PROBLEM TO WORK ON: In the records below, locate the line containing "Looking over the"; output that line and every following line through the last, exactly.

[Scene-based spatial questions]
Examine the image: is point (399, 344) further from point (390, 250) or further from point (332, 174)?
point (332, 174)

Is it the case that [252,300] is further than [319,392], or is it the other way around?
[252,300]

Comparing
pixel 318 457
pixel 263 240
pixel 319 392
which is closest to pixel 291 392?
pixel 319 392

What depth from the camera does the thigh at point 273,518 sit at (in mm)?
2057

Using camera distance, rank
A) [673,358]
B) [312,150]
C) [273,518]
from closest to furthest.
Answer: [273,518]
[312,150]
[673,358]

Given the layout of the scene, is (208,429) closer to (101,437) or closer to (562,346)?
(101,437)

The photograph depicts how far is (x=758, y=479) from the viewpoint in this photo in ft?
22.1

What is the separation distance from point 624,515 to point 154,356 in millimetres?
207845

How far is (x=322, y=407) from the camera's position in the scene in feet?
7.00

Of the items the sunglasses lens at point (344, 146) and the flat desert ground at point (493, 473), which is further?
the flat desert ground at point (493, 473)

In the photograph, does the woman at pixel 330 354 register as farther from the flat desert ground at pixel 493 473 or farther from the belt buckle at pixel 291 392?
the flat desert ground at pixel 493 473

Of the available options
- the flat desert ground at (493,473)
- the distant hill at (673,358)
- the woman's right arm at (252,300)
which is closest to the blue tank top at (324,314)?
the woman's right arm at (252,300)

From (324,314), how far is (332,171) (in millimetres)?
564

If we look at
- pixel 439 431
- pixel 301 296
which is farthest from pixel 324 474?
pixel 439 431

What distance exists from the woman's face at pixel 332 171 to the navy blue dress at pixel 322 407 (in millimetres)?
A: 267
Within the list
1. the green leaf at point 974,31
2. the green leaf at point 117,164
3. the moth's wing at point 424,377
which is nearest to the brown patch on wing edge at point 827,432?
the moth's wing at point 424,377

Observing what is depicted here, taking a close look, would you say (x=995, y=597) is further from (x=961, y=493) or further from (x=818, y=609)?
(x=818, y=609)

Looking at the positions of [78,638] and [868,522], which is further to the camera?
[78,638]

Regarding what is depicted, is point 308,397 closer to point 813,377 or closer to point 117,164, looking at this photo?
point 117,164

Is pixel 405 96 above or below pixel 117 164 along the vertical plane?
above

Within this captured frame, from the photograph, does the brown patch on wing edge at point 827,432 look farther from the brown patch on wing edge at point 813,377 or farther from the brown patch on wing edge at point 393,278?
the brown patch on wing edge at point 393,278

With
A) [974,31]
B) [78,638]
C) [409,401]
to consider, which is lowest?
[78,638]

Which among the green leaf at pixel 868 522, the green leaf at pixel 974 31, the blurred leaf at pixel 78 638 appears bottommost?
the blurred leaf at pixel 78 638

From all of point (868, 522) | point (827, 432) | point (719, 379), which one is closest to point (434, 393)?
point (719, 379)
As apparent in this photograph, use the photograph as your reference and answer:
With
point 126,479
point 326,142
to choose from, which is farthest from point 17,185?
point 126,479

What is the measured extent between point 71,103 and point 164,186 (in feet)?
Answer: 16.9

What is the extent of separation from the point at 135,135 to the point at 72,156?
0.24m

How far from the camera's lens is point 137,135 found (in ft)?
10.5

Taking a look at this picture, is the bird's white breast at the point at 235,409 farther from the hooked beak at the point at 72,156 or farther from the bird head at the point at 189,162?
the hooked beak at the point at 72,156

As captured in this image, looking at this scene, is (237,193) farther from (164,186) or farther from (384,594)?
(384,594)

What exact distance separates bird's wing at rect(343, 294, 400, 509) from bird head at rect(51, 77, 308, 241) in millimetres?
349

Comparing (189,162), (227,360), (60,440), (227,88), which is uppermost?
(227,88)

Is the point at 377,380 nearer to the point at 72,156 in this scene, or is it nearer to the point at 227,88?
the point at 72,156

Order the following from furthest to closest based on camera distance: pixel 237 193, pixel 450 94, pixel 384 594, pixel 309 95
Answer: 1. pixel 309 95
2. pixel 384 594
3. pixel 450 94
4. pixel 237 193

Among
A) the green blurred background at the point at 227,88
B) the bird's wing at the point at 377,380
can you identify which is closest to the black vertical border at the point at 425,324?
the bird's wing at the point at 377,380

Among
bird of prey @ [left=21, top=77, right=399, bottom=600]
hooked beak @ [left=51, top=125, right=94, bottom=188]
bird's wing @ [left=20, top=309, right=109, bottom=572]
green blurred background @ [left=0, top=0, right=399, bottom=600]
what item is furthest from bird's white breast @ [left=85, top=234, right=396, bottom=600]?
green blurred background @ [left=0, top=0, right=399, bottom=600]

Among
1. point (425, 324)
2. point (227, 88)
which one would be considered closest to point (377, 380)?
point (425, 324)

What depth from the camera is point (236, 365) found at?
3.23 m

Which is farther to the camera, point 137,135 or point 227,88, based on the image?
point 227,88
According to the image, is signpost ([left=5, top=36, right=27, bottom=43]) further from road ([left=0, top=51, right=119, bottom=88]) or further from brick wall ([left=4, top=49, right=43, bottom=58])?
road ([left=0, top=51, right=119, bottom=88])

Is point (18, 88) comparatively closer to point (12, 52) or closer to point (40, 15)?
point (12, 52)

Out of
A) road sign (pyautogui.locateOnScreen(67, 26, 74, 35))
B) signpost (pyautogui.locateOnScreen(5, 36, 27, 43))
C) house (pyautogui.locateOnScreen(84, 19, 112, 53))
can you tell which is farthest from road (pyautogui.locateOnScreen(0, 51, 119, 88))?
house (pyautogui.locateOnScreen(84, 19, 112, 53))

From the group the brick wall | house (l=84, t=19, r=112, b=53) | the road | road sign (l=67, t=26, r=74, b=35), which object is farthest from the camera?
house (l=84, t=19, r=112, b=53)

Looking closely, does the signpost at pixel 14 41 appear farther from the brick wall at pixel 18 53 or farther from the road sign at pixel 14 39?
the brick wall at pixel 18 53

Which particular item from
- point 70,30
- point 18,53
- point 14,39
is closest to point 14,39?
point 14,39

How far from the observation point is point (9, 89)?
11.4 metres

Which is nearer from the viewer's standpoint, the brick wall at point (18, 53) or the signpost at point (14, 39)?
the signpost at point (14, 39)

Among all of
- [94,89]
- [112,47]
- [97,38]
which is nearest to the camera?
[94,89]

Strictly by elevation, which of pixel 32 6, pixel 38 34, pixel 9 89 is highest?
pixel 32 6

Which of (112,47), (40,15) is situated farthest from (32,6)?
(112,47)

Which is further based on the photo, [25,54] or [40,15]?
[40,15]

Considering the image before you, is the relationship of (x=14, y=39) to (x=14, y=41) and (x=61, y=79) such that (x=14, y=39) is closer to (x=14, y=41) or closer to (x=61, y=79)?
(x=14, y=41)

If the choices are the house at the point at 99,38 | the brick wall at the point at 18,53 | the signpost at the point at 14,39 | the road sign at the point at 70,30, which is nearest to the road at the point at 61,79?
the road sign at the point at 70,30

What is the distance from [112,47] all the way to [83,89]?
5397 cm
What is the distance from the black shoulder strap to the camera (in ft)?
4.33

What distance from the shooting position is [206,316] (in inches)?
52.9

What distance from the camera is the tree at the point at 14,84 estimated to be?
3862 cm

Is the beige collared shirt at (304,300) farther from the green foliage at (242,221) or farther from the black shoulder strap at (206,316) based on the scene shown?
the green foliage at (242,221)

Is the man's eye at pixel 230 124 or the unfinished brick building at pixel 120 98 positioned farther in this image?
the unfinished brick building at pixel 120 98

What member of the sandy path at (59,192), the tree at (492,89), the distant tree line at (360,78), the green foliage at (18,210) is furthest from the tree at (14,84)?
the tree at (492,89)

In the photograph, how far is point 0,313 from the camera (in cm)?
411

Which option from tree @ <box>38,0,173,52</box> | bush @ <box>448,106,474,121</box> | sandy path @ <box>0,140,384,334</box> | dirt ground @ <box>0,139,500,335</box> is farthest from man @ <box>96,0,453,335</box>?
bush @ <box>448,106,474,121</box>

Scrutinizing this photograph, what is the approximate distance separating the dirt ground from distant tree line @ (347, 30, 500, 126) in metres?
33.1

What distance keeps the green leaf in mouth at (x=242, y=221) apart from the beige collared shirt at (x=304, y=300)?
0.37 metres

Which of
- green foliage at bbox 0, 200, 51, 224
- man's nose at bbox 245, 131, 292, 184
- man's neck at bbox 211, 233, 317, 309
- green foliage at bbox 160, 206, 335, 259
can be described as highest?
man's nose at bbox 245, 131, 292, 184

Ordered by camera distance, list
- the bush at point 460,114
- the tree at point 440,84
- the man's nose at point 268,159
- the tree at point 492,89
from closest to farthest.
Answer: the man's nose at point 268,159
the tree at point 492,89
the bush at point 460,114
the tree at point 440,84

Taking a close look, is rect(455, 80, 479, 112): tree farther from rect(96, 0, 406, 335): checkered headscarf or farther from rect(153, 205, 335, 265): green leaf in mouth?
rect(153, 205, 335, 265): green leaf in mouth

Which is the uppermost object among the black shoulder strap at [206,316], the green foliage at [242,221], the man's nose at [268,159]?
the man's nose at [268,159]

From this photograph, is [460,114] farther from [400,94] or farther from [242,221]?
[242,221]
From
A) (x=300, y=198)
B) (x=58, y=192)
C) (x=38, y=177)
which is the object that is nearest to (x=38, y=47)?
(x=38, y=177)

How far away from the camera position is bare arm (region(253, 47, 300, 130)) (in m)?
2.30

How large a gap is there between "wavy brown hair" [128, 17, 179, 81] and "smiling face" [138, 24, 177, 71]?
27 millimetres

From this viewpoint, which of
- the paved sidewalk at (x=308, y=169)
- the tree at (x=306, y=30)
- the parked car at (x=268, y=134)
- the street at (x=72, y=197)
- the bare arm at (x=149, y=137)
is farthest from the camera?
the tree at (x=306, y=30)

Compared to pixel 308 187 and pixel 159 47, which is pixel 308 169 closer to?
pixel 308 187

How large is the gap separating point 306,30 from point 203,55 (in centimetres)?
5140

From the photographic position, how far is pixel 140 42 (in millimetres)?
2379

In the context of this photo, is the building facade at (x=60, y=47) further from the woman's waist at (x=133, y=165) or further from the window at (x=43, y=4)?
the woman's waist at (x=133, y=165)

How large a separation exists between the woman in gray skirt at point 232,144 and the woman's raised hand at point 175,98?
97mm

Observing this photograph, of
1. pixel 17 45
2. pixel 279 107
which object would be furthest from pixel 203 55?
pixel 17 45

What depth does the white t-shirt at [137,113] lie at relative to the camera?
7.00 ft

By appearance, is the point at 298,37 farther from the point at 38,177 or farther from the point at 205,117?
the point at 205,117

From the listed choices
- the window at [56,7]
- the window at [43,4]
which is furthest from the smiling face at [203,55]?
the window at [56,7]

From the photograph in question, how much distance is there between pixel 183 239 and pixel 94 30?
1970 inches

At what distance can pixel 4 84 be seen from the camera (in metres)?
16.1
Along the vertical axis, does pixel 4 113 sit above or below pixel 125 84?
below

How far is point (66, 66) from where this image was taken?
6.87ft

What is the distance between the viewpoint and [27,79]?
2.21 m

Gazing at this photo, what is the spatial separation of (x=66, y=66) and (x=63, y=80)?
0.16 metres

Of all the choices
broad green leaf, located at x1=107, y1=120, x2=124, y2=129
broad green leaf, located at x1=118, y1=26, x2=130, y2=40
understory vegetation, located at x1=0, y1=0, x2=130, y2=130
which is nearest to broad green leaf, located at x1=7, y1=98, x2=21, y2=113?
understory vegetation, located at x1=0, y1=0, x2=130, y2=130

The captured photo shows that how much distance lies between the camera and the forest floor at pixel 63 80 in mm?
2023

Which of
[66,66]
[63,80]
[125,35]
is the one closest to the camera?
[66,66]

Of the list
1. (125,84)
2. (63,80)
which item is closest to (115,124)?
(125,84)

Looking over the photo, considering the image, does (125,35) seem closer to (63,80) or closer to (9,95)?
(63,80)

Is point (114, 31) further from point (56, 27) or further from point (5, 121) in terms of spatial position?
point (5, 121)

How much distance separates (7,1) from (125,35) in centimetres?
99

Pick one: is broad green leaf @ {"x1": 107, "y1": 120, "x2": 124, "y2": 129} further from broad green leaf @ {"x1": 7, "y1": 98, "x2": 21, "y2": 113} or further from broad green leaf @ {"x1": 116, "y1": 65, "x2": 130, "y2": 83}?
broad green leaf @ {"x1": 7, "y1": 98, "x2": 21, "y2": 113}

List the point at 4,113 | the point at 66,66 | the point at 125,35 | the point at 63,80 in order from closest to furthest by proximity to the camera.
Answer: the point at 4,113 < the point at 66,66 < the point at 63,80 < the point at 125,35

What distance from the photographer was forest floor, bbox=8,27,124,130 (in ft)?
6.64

COMPLETED TASK:
Looking over the photo, considering the image, does (125,35) seem closer to (63,80) or closer to (9,95)?
(63,80)

Is point (114, 31) further from point (56, 27) or further from point (5, 121) in terms of spatial position?
point (5, 121)

How much distance separates (7,1) from (125,35) in centimetres?
99

Pick one: is broad green leaf @ {"x1": 107, "y1": 120, "x2": 124, "y2": 129} further from broad green leaf @ {"x1": 7, "y1": 98, "x2": 21, "y2": 113} or further from broad green leaf @ {"x1": 116, "y1": 65, "x2": 130, "y2": 83}?
broad green leaf @ {"x1": 7, "y1": 98, "x2": 21, "y2": 113}

List the point at 4,113 | the point at 66,66 | the point at 125,35 | the point at 63,80 in order from closest to furthest by proximity to the camera.
Answer: the point at 4,113 < the point at 66,66 < the point at 63,80 < the point at 125,35

What distance from the photographer was forest floor, bbox=8,27,124,130 (in ft)?
6.64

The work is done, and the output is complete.